1. Domain expertise is key, and it’s still missing from too many AI-for-good projects. Social scientists with development subject matter expertise are more likely to think critically about the ground truth data used to train models. They’re also embedding learning methods within frameworks for causal inference, for example evaluating changes in welfare outcomes that result from policy interventions. At the same time, social scientists do not typically embrace tools at the cutting edge of ML. For example, adversarial learning is central to security research right now, but it hasn’t been closely connected with economists’ thinking about incentives, behavioral game theory, and even political economy. These interdisciplinary intersections are needed for the design of robust, reliable algorithms that can be trusted to deliver essential government services.
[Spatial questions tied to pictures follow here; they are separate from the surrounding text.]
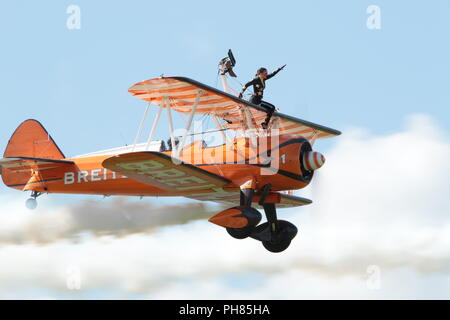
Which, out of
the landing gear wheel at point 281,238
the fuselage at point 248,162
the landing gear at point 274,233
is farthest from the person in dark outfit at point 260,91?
the landing gear wheel at point 281,238

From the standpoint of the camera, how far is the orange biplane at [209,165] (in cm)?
1686

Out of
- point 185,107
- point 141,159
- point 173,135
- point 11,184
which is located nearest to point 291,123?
point 185,107

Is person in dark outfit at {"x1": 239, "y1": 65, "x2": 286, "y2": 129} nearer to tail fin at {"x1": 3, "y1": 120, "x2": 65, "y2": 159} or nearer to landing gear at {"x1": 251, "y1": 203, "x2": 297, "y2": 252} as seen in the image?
landing gear at {"x1": 251, "y1": 203, "x2": 297, "y2": 252}

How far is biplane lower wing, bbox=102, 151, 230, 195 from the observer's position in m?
16.1

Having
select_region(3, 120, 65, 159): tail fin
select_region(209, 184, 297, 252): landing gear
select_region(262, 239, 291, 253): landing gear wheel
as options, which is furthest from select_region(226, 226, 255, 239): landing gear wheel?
select_region(3, 120, 65, 159): tail fin

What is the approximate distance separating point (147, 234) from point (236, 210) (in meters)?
4.18

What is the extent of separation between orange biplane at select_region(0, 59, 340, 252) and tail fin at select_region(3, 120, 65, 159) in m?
0.84

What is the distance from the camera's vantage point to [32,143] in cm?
2084

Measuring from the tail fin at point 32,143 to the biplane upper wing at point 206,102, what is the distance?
3.41 meters

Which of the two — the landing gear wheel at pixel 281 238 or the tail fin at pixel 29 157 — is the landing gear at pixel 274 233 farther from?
the tail fin at pixel 29 157

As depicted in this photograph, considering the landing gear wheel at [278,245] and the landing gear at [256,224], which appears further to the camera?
the landing gear wheel at [278,245]

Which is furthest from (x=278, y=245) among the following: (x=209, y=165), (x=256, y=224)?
(x=209, y=165)

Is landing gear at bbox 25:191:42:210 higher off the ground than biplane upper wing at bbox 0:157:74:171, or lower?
lower

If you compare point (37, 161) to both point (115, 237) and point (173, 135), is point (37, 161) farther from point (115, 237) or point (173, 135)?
point (173, 135)
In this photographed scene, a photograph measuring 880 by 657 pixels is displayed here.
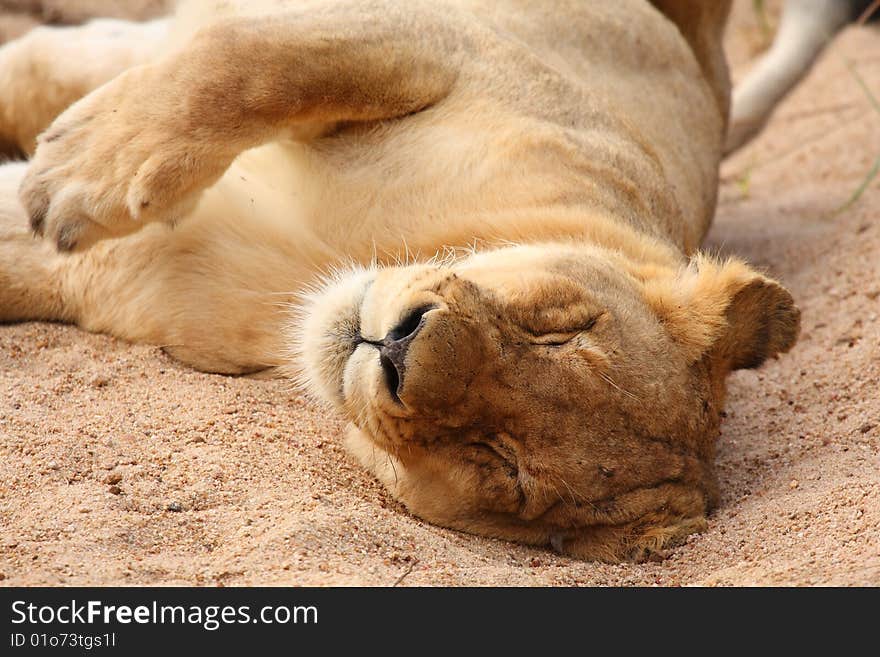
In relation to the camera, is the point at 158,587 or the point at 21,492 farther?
the point at 21,492

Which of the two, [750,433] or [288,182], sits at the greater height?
[288,182]

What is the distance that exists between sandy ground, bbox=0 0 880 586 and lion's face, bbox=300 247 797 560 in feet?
0.29

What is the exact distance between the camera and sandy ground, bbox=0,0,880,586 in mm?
2637

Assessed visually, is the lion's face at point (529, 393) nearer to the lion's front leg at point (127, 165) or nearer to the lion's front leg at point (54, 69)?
the lion's front leg at point (127, 165)

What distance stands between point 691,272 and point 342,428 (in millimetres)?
1100

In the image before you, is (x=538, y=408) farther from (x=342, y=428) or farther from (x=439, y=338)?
(x=342, y=428)

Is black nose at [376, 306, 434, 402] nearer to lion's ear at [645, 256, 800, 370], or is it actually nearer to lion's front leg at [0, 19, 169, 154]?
lion's ear at [645, 256, 800, 370]

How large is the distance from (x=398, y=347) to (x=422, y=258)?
84 centimetres

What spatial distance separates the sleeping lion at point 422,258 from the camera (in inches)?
112

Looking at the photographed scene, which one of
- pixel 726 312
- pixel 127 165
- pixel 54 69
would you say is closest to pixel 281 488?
pixel 127 165

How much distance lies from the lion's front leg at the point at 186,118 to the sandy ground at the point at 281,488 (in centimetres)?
50

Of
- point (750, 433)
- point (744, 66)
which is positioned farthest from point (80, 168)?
point (744, 66)

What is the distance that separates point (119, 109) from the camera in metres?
3.37

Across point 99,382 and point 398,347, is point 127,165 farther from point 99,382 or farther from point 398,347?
point 398,347
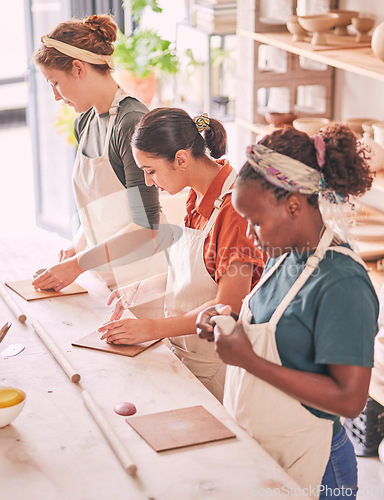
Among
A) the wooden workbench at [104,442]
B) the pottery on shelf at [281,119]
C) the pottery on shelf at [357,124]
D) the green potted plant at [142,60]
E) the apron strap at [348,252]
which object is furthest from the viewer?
the green potted plant at [142,60]

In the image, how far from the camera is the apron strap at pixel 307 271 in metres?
1.46

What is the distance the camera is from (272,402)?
153cm

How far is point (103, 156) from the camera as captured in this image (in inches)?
92.6

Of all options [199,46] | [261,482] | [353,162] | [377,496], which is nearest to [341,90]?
[199,46]

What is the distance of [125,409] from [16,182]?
16.9ft

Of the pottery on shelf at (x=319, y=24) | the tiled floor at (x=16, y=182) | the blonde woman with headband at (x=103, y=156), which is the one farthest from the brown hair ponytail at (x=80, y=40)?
the tiled floor at (x=16, y=182)

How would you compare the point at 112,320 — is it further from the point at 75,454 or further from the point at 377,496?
the point at 377,496

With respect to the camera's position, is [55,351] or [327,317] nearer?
[327,317]

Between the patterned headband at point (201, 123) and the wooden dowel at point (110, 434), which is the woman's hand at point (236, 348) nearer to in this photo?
the wooden dowel at point (110, 434)

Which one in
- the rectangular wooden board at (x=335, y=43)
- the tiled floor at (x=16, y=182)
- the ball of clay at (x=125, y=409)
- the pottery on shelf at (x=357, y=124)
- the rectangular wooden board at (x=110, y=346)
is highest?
the rectangular wooden board at (x=335, y=43)

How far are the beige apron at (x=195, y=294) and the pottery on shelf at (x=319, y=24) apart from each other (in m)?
1.34

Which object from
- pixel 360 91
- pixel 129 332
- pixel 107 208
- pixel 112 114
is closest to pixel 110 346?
pixel 129 332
Social scientists are also less likely to design highly efficient algorithms or systems that can be scaled to meet government needs (an issue that Sol Hsiang addresses in joint work with computer scientist Ben Recht and colleagues). To really harness the promise of AI for public good, several speakers called for the liberation or democratization of AI technologies, through interfaces and platforms that create greater access for domain experts. We also need more ‘bilingual’ data scientists with training in both domain and technology.

2. The world is dynamic. Learning models need to update. This seems obvious, but with limited access to real-time data from people living in extreme poverty, there has been less focus on this in the global development community. And as algorithms find their way into government services and programs, people will learn how to game the system. User profiles will change, as the targeting and delivery of services evolves. Real-time decision-making requires a different infrastructure (something that the Rise Lab at Berkeley is working on), including systems to ingest and process high frequency data from target populations. It also requires maintaining representative data collection for model training and validation. An example (from panelist Aubra Anthony at USAID’s Global Development Lab) is from Apollo Agriculture, a rural financial services provider that is offering loans to a random sample of customers — in addition to customers selected by a credit model — and tracking outcomes, in order to maintain an ongoing training data set that will (hopefully) reduce algorithmic bias.

3. We need to evaluate algorithms used for public good. Panelist Moorea Brega at Premise argued that industry algorithms are typically proprietary and should remain so, even when providing services to governments. But they can be evaluated against community-established standards for cross-validation, or reviewed by domain experts who can audit the inputs and outcomes used for training. You can also create sandboxes that allow researchers or auditors to evaluate models using their own test data sets. As AI research transitions into practice, it will be important to create frameworks for auditing and evaluating algorithms. AI Now is producing some thoughtful work in this area.

Ultimately AI needs to be combined with human intelligence to reduce poverty, target resources for development, improve governance, and create economic opportunities around the world. We saw few examples of this in the conference — there aren’t many ML applications that are ready for scale-up in the policy domain. However, perhaps in a few years — with greater collaboration among academics, industry researchers, and institutions like the World Bank — we’ll be able to help governments harness AI for the broader good.